Artist Elina has given birth to a boy by emergency caesarian section and is struggling; hovering on the brink of puerperal psychosis or perhaps exhaustion, but all very worrying, except film editor Ted, so wrapped up in his own fractured memories and childhood flashbacks since the birth of the baby, hardly seems aware of Elina's distress. Perhaps in an effort to gain control over something... anything, in this new and chaotic existence, Ted heads back to work as soon as Elina comes home with the baby, splicing and editing films into some semblance of order in a way that he'd probably like to be able to do with his own life. Hopeless at containing each others' anxieties I can only begin to imagine what the poor baby must have been feeling like when at four weeks old he still has no name. The attachment is clearly more like detachment, with poor Ted tiptoeing around the edges of idyllic, idealised parenting wherein rests disillusion and nothing really tallies.

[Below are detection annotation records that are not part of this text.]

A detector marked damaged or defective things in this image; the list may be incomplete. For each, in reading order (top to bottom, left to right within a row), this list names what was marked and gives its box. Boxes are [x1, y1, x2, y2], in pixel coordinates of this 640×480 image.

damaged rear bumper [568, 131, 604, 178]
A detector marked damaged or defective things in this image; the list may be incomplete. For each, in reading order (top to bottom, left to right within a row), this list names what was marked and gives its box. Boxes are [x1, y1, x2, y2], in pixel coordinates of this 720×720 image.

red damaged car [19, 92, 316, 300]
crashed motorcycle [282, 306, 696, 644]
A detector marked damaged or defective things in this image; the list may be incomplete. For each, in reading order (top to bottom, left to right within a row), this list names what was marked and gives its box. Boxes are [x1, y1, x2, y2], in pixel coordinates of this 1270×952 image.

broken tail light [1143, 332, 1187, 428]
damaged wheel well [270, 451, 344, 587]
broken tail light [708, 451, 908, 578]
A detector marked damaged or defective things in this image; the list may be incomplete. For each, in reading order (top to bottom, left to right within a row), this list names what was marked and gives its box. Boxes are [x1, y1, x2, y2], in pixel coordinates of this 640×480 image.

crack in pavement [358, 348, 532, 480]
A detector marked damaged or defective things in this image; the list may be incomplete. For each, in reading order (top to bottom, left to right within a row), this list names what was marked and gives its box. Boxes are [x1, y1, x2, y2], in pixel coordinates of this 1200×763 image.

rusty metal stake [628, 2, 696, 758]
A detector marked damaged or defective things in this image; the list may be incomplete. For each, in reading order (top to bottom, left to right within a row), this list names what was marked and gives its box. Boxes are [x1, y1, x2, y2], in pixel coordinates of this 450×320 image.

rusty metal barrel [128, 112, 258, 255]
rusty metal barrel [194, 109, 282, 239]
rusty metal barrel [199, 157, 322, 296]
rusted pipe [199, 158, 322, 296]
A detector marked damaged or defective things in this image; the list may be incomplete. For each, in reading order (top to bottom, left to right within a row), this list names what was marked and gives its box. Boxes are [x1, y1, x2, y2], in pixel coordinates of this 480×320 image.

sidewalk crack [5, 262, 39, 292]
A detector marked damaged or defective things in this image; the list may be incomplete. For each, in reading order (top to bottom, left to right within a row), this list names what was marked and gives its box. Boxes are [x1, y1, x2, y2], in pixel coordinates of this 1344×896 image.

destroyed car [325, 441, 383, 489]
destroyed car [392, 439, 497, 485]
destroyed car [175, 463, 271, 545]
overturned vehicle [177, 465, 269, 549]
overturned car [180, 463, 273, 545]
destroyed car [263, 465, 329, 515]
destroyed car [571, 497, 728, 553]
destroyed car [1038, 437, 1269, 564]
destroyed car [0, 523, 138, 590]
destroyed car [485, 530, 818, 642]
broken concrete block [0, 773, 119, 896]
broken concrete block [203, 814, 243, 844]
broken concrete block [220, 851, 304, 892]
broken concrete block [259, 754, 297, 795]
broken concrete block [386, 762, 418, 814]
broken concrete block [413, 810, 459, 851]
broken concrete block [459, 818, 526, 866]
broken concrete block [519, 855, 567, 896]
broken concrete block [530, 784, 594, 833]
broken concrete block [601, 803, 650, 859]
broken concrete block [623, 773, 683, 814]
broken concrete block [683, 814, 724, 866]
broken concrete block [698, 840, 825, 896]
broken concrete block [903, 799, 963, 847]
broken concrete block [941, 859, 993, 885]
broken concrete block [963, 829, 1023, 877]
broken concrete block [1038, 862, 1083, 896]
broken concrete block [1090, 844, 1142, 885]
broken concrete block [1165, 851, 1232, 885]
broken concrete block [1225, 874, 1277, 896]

'He had no idea that having a baby would entail so much entertaining, so many visitors, so many phone calls and e mails, so many pots of tea to be made, served , cleared away, washed up, that the mere act of procreation meant that people suddenly wanted to come around several times and week and sit in your house for hours on end.'
Meanwhile the past-tense Alexis-Innes thread is building alongside as they make a life together in the changing face of 1960's London, Alexis blossoms and you know that eventually these two threads are going to weave in but not quite how.
I often stop and reflect very early on in a novel now...
Do I want to know more about these characters?
Am I bothered about them ?
Do I care what happens?
Yes on all counts and I had the names and linking arrows darting all over the front page of
the book to the extent that it all felt a bit like a literary version of that ball of string game we used to have to 'play' on those multi-disciplinary team building awaydays...which I'll have to explain now I've mentioned it.
I shudder to think that I actually used to do this but it's supposed to demonstrate the complexities of a situation, so the policeman holds onto one end and throws the ball of string across the seated circle to the social worker (I'm tempted to say they drop it but that would be unfair, they have thresholds) who then holds onto their bit of string and throws the ball to the midwife.Catching it with reluctance the midwife holds her bit and then lobs the ball across to the GP who treats it like hot coals, barely lets it touch their fingers before it's thrown back to me the health visitor. I look around for the school nurse who is run off her feet poor thing and far too busy to be there, so ever hopeful I throw it with some force back at the social worker and as you can see there's a nicely tangled web of string developing which the facilitator then draws our attention to.
We all sigh and agree, mission accomplished, visual learning aid achieved, what a tangled web we weave and at least hope it's coffee time.
No sighing with Maggie O'Farrell's book, she tosses her ball of string (and perhaps decide for yourself who or what may be the ball of string) competently hither and thither and slowly I could see where she was leading me via her themes of possession and motherhood, lies and secrets and the awakening of memories and I was really impressed.
I'm equally impressed that writing this has easily recaptured the mood of the book for me too, that makes it a winner.
Footnote :: Amazing what you discover on google in the search for a picture of a ball of string.